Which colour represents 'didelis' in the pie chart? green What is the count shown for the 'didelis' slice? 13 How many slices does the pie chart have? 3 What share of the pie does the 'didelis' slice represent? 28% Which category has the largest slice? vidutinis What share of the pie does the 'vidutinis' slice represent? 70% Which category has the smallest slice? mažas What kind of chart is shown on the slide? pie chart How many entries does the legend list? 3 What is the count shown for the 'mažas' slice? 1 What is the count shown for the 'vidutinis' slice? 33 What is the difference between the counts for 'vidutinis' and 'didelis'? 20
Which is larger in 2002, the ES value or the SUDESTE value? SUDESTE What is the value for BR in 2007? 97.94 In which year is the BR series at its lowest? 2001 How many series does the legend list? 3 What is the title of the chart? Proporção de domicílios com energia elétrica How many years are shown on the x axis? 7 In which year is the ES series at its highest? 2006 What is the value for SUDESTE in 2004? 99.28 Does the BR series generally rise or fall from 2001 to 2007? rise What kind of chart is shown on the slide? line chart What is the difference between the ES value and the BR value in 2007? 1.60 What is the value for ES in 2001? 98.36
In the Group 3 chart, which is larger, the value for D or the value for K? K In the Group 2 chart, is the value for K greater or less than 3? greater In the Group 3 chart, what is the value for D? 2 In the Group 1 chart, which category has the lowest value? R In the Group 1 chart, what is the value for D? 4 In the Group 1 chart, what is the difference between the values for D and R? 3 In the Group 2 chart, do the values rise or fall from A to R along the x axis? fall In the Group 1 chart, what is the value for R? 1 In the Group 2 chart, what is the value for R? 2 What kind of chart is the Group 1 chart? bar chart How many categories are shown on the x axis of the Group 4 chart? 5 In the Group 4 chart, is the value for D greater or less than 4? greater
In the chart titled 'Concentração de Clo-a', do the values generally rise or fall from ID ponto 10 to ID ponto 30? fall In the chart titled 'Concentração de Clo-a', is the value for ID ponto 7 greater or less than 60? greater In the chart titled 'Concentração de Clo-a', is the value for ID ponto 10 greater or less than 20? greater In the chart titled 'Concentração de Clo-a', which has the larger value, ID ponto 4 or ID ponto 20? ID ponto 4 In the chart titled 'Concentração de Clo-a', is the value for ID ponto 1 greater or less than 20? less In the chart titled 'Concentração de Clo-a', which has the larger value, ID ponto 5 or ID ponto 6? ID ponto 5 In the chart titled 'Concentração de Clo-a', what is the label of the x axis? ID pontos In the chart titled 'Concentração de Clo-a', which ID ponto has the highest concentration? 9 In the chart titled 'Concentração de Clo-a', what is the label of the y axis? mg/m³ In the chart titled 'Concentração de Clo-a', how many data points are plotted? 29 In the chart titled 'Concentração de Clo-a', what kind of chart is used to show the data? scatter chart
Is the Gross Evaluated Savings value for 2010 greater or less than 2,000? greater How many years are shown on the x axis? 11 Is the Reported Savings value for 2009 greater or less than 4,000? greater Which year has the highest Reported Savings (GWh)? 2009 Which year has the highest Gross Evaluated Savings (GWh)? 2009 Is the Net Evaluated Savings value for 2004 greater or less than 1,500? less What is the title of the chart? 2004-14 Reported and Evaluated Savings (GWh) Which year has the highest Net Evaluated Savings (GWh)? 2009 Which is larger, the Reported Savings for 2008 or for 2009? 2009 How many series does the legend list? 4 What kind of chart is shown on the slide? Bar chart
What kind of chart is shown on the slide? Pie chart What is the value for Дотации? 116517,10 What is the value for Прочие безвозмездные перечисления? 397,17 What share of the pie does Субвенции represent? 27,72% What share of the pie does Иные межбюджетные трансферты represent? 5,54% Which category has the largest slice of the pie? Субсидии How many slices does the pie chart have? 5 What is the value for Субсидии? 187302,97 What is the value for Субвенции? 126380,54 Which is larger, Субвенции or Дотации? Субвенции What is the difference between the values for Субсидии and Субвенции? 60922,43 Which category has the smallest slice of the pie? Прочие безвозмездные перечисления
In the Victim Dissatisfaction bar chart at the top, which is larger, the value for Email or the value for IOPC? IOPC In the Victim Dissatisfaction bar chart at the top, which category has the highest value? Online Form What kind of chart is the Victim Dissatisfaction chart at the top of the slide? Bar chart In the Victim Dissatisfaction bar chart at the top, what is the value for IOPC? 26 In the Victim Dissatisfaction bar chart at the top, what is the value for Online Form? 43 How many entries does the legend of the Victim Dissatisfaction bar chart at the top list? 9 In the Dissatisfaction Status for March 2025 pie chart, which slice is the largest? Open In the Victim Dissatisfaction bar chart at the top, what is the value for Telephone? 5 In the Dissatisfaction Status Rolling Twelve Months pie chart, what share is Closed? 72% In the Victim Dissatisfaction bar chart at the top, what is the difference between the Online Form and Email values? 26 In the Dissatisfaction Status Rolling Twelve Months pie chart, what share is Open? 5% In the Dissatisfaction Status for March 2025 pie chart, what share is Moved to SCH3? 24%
● ● ● ● ● ● ●
Copy out the listing word for word, starting at its first line and ending with the line that contains "In the Group 3 chart, which".

** FINAL ANSWER **
Which colour represents 'didelis' in the pie chart? green What is the count shown for the 'didelis' slice? 13 How many slices does the pie chart have? 3 What share of the pie does the 'didelis' slice represent? 28% Which category has the largest slice? vidutinis What share of the pie does the 'vidutinis' slice represent? 70% Which category has the smallest slice? mažas What kind of chart is shown on the slide? pie chart How many entries does the legend list? 3 What is the count shown for the 'mažas' slice? 1 What is the count shown for the 'vidutinis' slice? 33 What is the difference between the counts for 'vidutinis' and 'didelis'? 20
Which is larger in 2002, the ES value or the SUDESTE value? SUDESTE What is the value for BR in 2007? 97.94 In which year is the BR series at its lowest? 2001 How many series does the legend list? 3 What is the title of the chart? Proporção de domicílios com energia elétrica How many years are shown on the x axis? 7 In which year is the ES series at its highest? 2006 What is the value for SUDESTE in 2004? 99.28 Does the BR series generally rise or fall from 2001 to 2007? rise What kind of chart is shown on the slide? line chart What is the difference between the ES value and the BR value in 2007? 1.60 What is the value for ES in 2001? 98.36
In the Group 3 chart, which is larger, the value for D or the value for K? K In the Group 2 chart, is the value for K greater or less than 3? greater In the Group 3 chart, what is the value for D? 2 In the Group 1 chart, which category has the lowest value? R In the Group 1 chart, what is the value for D? 4 In the Group 1 chart, what is the difference between the values for D and R? 3 In the Group 2 chart, do the values rise or fall from A to R along the x axis? fall In the Group 1 chart, what is the value for R? 1 In the Group 2 chart, what is the value for R? 2 What kind of chart is the Group 1 chart? bar chart How many categories are shown on the x axis of the Group 4 chart? 5 In the Group 4 chart, is the value for D greater or less than 4? greater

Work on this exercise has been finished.